O Sr. Primeiro-Ministro trouxe aqui a questão do crescimento económico sustentável do País. É uma questão que nos é cara e que temos, nestes últimos anos de regressão e estagnação económica, bem evidente desde a entrada no euro, colocado no centro da nossa intervenção, em contraponto com as orientações que têm sido dominantes no País.

Sim, precisamos de garantir um crescimento económico, mas ele não se garante de forma sustentada com opções políticas que fazem da redução do défice a questão primeira da ação governativa, não se faz à custa da redução do investimento público, do investimento necessário quer para o desenvolvimento de setores produtivos nacionais, quer para assegurar as infraestruturas necessárias ao desenvolvimento do País, não se garante com a desvalorização da força do trabalho como única variável do ajustamento macroeconómico.

O crescimento sustentado precisa da elevação das condições de vida do povo como alavanca desse crescimento.

Os avanços verificados nesta nova fase da vida política nacional foram a prova provada da importância do trabalho e dos trabalhadores.

Não se garante persistindo nas privatizações, na liberalização de mercados públicos, na desregulamentação de mercados onde dominam as PME (pequenas e médias empresas) mantendo o papel dominante do setor financeiro tal como está. Não caminharemos para o crescimento sustentado se não se fizer a rutura com estes eixos estratégicos, o que significa fazer rutura com o poder do capital monopolista.

A proposta do PCP é pelo desenvolvimento, de que uma das dimensões é o crescimento sustentado. Isto significa, do nosso ponto de vista, a promoção da produção nacional e dos setores produtivos, o apoio ao setor cooperativo e às micro, pequenas e médias empresas, com medidas de apoio financeiro ao investimento e de apoio ao crédito, de redução dos preços dos fatores de produção, nomeadamente na energia e nos combustíveis.

Estamos a pensar nos agricultores, estamos a pensar nos pescadores, que aguardam com expectativa a concretização de algumas medidas que estão perspetivadas.

Sr. Primeiro-Ministro, isto significa também a necessidade da valorização dos salários, do combate à precariedade, da reposição de direitos laborais por alteração das leis de trabalho, a defesa do desenvolvimento qualitativo dos sistemas de saúde, do ensino e da segurança social.

Estas são questões importantes para um crescimento económico sustentável, sobre os quais é importante também ouvir o Governo.

2ª Intervenção

Sr. Presidente,
Sr.
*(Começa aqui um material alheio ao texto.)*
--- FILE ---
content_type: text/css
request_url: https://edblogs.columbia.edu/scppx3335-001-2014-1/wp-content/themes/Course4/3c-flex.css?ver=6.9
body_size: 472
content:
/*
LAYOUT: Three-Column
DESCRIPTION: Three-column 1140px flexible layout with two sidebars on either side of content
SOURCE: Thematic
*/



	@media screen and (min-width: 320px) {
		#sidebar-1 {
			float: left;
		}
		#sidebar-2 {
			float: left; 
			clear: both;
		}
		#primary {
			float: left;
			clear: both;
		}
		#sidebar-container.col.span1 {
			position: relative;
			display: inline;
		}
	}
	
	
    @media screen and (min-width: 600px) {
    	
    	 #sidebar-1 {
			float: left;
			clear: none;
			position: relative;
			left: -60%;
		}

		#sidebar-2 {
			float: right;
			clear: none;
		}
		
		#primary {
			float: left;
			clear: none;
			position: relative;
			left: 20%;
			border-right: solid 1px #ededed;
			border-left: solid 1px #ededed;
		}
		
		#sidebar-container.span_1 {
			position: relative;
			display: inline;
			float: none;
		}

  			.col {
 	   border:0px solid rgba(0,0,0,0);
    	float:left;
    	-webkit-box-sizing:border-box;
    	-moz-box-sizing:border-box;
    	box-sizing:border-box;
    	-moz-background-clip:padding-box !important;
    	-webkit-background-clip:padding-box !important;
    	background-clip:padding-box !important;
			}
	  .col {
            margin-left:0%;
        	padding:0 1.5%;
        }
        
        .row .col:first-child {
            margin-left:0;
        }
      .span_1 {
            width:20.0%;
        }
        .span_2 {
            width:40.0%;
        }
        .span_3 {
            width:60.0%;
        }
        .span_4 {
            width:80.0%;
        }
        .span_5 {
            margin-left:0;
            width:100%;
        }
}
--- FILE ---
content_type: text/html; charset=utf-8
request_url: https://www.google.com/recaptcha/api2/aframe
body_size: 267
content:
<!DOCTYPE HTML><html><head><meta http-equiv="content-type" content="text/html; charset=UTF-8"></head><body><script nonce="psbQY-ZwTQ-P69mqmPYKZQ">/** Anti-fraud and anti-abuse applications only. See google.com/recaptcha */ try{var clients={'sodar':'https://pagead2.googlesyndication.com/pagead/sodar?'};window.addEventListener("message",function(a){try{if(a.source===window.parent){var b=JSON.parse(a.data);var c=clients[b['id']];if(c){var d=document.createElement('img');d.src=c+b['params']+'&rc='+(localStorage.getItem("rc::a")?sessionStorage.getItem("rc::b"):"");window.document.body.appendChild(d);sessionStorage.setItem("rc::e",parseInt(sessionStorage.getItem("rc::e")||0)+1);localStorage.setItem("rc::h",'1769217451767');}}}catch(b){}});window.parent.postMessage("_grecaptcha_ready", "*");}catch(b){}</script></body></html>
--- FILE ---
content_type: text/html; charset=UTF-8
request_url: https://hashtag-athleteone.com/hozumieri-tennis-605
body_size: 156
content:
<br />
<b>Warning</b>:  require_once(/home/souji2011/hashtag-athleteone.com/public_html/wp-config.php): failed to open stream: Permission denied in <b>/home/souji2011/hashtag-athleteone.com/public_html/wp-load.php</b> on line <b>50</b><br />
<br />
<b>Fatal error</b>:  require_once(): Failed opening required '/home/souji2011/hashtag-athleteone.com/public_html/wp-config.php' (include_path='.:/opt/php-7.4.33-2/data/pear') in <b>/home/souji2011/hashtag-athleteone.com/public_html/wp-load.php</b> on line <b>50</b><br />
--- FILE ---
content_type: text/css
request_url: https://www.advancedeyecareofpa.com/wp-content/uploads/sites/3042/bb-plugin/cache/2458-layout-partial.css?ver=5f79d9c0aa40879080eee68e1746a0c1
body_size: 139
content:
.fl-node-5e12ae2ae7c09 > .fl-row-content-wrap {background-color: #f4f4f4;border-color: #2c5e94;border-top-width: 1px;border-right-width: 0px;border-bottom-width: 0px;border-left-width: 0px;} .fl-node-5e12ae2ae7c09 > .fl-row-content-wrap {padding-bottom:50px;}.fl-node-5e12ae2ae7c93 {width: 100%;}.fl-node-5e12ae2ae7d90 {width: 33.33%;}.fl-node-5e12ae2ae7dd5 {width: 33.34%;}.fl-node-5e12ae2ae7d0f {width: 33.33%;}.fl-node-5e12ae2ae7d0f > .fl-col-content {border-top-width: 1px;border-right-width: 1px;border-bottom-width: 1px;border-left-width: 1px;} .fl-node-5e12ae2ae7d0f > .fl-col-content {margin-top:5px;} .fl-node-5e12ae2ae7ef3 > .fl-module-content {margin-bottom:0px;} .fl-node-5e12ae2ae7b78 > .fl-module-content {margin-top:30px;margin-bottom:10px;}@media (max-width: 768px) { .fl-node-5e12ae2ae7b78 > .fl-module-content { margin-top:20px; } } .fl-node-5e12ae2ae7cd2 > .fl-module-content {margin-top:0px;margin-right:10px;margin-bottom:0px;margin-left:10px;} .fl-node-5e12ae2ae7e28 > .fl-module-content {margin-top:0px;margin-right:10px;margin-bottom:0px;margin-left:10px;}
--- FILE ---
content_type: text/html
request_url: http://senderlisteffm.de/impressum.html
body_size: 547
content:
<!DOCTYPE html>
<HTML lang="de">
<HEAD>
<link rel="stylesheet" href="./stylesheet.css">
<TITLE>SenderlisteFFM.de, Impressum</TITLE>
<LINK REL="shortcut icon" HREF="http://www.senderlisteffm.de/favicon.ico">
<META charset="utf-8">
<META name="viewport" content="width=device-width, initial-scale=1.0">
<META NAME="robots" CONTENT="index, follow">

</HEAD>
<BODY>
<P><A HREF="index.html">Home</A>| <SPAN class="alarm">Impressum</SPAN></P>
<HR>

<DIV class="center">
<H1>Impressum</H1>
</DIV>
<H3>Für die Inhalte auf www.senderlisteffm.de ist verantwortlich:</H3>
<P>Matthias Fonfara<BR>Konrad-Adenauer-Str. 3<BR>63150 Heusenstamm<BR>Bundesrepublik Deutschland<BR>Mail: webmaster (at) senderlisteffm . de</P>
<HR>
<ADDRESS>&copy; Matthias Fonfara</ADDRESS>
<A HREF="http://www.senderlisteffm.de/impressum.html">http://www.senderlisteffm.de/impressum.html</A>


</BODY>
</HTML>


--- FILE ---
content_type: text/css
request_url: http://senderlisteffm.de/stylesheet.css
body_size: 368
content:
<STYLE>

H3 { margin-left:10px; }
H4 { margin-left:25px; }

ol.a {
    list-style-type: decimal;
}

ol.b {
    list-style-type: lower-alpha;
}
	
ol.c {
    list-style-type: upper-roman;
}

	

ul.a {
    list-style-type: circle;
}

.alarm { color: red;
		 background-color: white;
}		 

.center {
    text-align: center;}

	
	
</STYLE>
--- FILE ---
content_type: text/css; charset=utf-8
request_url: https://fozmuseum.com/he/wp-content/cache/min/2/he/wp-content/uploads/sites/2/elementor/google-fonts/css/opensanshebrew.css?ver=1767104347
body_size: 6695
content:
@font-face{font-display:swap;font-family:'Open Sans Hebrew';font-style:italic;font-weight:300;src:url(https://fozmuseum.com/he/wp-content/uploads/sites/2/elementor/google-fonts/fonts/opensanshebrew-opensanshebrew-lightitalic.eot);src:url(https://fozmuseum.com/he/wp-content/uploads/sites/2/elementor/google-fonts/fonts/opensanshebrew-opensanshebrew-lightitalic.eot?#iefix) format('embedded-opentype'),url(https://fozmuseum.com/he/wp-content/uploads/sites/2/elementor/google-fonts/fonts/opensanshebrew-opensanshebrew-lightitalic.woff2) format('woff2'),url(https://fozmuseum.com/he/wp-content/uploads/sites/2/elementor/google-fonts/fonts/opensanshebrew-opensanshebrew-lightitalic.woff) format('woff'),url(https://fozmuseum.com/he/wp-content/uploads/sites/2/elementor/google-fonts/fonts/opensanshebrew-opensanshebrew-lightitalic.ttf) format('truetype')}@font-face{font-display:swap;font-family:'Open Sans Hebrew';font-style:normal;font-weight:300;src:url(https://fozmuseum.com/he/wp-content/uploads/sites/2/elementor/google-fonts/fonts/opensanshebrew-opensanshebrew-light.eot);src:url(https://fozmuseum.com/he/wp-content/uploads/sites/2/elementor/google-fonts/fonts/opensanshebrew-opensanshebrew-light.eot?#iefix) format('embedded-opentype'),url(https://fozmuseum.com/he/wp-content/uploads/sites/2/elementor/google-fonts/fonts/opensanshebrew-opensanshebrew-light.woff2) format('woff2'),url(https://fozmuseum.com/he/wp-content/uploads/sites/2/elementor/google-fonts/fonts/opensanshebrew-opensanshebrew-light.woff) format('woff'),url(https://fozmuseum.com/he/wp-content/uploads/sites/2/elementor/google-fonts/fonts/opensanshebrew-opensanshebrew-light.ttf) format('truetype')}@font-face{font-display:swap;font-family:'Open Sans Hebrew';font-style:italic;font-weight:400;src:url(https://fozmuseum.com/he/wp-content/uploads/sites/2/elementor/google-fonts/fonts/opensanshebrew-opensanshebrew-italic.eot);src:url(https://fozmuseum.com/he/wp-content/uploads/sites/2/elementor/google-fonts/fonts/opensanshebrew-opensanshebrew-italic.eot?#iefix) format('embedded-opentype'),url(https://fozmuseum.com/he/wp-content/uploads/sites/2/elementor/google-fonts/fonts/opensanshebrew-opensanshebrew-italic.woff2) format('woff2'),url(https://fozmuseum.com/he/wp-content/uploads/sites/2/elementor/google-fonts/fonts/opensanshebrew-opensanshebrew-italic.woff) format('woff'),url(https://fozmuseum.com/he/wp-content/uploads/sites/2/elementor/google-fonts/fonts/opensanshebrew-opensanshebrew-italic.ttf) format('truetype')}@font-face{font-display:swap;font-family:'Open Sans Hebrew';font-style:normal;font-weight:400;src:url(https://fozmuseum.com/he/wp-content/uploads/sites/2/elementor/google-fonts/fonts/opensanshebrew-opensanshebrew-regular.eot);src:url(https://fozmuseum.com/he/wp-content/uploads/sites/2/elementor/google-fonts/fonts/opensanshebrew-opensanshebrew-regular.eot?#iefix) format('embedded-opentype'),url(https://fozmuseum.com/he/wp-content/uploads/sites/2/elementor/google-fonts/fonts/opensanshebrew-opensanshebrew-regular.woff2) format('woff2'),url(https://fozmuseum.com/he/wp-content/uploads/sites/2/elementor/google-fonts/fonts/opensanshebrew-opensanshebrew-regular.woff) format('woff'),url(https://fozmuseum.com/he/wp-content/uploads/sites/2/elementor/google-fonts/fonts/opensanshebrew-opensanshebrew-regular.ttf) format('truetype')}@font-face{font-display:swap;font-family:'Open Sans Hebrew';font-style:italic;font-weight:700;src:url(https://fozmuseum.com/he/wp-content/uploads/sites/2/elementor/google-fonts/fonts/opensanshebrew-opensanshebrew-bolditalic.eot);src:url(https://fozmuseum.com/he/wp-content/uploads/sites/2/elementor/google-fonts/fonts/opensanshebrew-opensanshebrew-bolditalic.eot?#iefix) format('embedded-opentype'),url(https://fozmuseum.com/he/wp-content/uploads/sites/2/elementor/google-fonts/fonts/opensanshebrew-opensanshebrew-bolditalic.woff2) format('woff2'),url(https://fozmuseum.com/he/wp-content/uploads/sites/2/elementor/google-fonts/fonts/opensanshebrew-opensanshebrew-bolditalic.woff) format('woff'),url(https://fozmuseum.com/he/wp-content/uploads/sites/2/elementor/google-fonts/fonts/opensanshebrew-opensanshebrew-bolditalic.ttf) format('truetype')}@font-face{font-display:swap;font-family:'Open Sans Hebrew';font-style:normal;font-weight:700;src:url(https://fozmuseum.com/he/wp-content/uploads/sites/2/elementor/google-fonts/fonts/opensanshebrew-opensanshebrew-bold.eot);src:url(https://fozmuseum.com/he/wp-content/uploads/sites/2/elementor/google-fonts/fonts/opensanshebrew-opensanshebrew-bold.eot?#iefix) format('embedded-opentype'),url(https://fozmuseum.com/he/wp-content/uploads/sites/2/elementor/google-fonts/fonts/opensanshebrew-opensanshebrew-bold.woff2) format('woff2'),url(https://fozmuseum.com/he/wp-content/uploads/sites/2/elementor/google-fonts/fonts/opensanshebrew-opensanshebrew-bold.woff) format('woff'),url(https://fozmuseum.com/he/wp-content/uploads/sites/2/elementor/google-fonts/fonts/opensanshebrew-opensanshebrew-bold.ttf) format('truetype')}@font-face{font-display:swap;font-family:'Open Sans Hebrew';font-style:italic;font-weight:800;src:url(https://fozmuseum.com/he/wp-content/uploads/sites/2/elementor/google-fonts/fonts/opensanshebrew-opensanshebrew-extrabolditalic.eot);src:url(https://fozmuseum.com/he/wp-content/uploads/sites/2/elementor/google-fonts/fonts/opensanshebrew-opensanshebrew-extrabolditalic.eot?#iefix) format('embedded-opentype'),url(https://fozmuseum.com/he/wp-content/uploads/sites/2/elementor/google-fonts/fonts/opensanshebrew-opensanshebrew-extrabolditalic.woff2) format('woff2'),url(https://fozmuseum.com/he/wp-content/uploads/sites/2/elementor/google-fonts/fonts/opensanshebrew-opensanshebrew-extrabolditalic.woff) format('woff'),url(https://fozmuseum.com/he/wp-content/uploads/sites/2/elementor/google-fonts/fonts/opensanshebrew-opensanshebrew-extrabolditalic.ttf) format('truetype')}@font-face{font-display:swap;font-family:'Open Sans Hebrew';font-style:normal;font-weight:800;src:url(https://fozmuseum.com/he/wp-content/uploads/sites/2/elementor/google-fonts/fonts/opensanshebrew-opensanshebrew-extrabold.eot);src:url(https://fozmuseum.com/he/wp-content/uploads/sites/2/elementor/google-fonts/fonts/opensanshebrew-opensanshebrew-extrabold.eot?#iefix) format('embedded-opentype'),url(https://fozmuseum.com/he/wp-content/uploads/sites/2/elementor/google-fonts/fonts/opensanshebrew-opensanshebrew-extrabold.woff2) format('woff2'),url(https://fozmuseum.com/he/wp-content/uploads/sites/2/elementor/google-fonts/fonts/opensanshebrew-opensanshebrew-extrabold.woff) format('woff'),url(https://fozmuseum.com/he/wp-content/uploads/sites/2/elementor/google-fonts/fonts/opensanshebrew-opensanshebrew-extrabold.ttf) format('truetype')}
Primeiro-Ministro,

Sim, existe divergência em relação não só ao tempo como ao modo nestes grandes constrangimentos que hoje existem na nossa economia, tais como a questão do peso da dívida e do serviço da dívida, a questão da necessidade de nos libertarmos da submissão ao euro, a questão, fundamental, da necessidade do controlo público dos setores estratégicos, designadamente da banca, e também na política fiscal queremos justiça fiscal e não a continuação da fraude, da evasão do grande capital a caminho de qualquer offshore.

Sobre os 10 000 milhões de euros que voaram do País para offshore, ainda é necessário apurar por completo a extensão do problema, mas o que já está claro é a confirmação da política de dois pesos e duas medidas do Governo PSD/CDS, que esmagou os trabalhadores e o povo com impostos e obrigações, enquanto deixava sair do País aqueles 10 000 milhões sem controlo tributário, sem tratar de ver se havia fraude, crime ou impostos a pagar.

E digo isto, Sr. Primeiro-Ministro, porque os portugueses — e são mais do que aqueles que se possa pensar — não percebem dos mecanismos e dos esquemas que permitem esta situação, mas sentem que isto é uma pouca-vergonha, que nesta matéria o crime compensa.

Por isso mesmo, Sr. Primeiro-Ministro, consideramos que, tendo em conta este sentimento de indignação — justo — da maioria dos portugueses, é tempo de continuar a averiguar sem fugir à questão de fundo.

Bem podemos inventar mecanismos de controlo, de aperto, mas enquanto existirem os offshore, países como o nosso estão sempre a ser sangrados em vida com esta fuga de capitais, com esta fuga dos lucros ganhos aqui, no nosso País.